(The reason I did that is that the anti-crawler protections also unfortunately hit some legit users, and we don't want to block legit users. However, it seems that I turned the knobs down too far.)
In this case, though, we had a secondary failure: PagerDuty woke me up at 5:24am, I checked HN and it seemed fine, so I told PagerDuty the problem was resolved. But the problem wasn't resolved - at that point I was just sleeping through it.
I'll add more as we find out more, but it probably won't be till later this afternoon PST.
Edit: later than I expected, but for those still following, the main things I've learned are (1) pkill wasn't able to kill SBCL this time - we have a script that does that when HN stops responding, but it didn't work, so we'll revise the script; and (2) how to get PagerDuty not to let you go back to sleep if your site is actually still down.

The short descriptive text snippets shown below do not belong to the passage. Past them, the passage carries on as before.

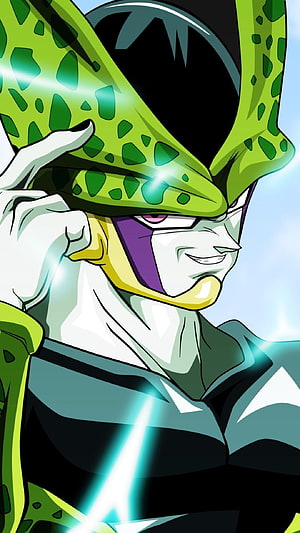 Perfect Cell Dragon Ball Z Anime Character Portrait with Green Spotted Armor and Glowing Energy HD phone wallpaper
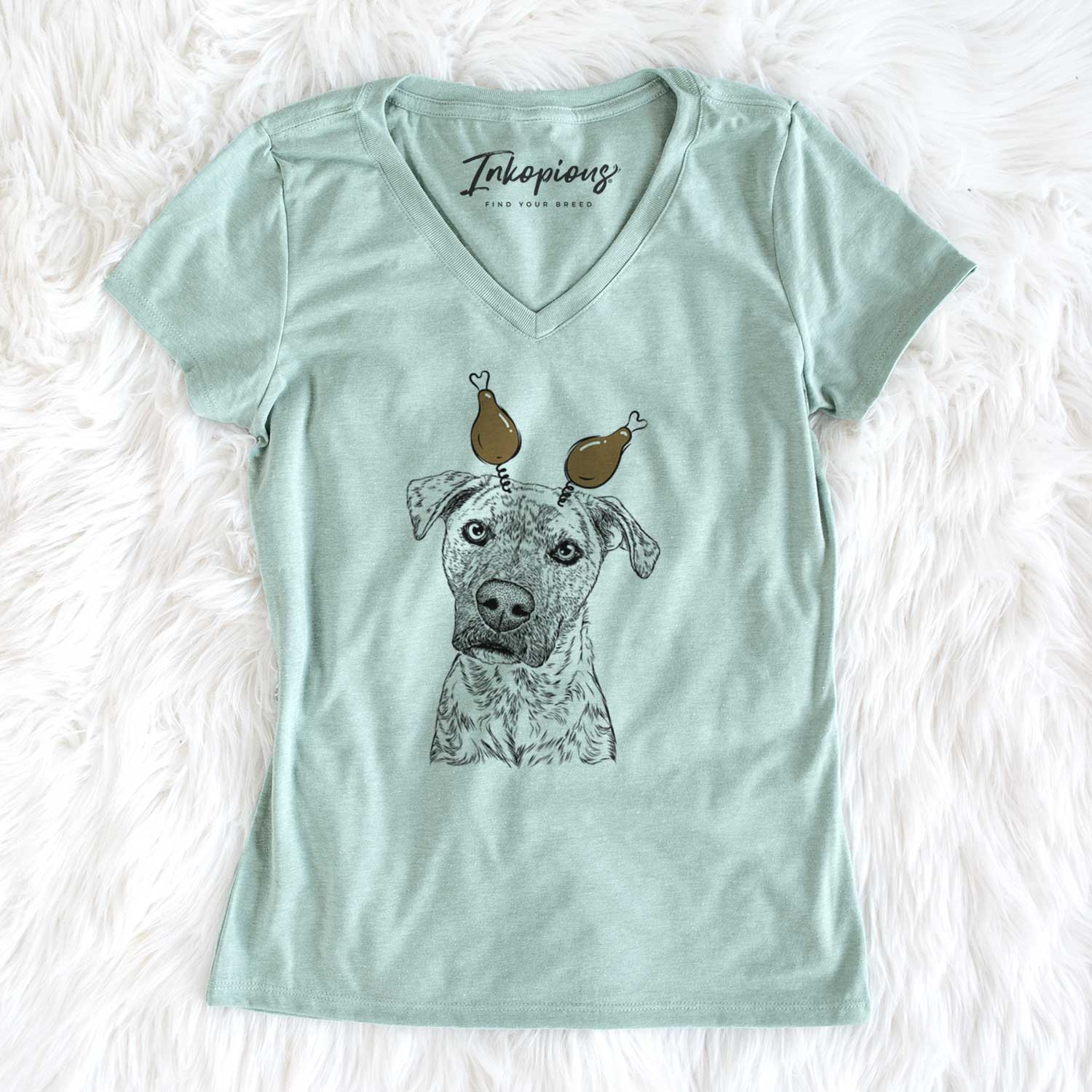 Thanksgiving Monster Baby the Pitbull Mix - Women's V-neck Shirt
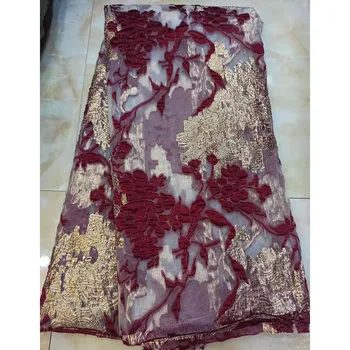 

Wine Red African Organza Lace Fabric High Quality French Tulle Net Lace Fabric Swiss Voile Lace with Gold Line Nierian for Dress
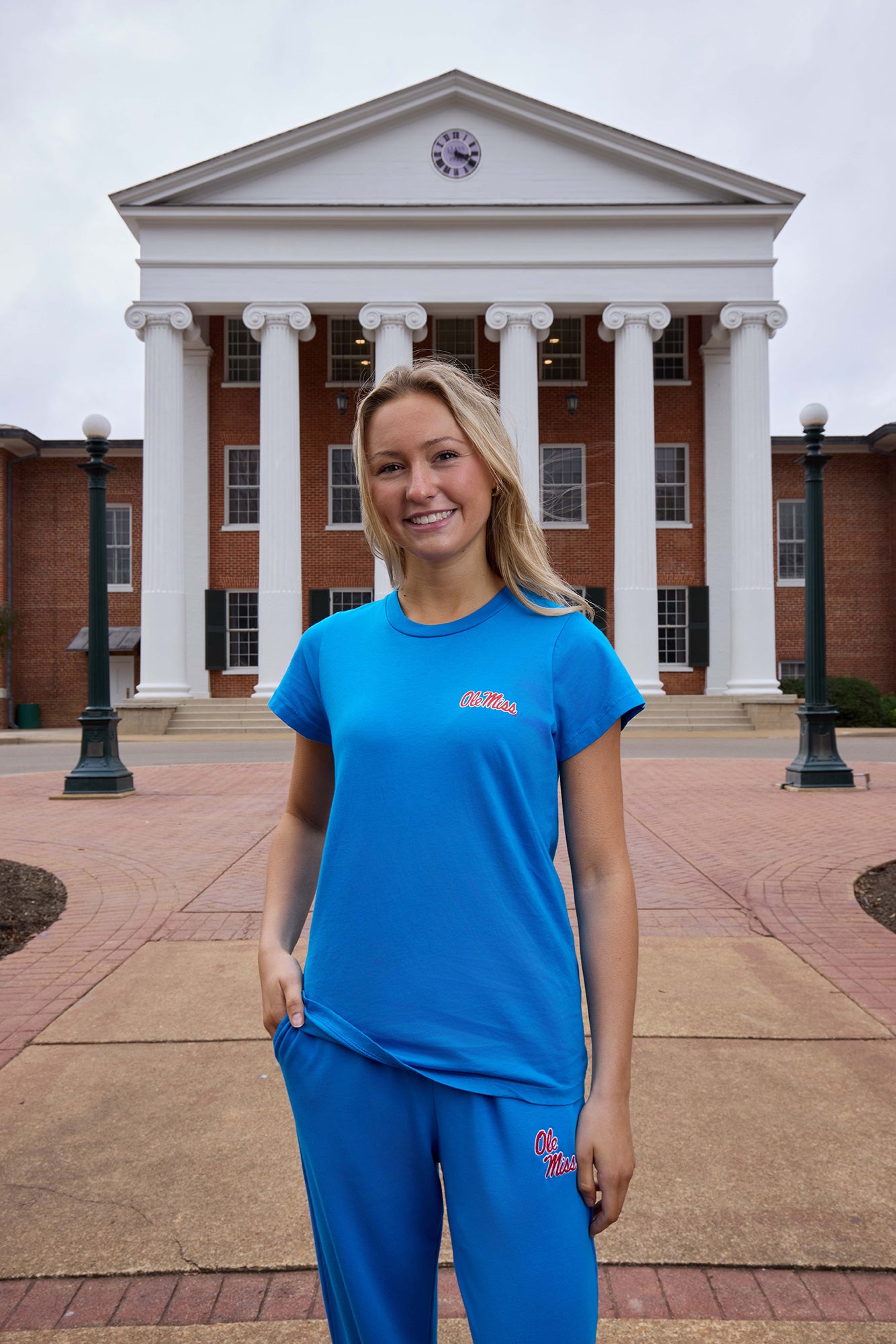 Ole Miss Logo Cloud Knit Crew Neck Womens Tee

We all knew that but I haven't seen any confirmation before this.
I think you're confusing popularity with criticality. I'm sure everyone in here can withstand a few hours without browsing the page.
It's dang's baby at this point, and this is a good thing, as long as HN doesn't affect his life in ways he doesn't want.
However, when something I care about crashes and burns once in a blue moon, I make sure to put the fire out, at least to make it survive till regular hours. Things I care about can be both business and personal, and nobody bugs me for them.
Maybe we shouldn't make any assumptions about people we don't personally know, while we are at it.
You are free what you choose to do with your personal life.
Meanwhile, it is pretty obvious that it's pointless to demand or expect personal sacrifice to maintain unrealistic levels of high-availability in services that are far from critical. I mean, do you honestly believe that these messages you and I are writing are so important to get out that someone must sacrifice their personal time to ensure it is served to the world in this very instant instead of, say, 3 or 6 or 13 hours? Absurd.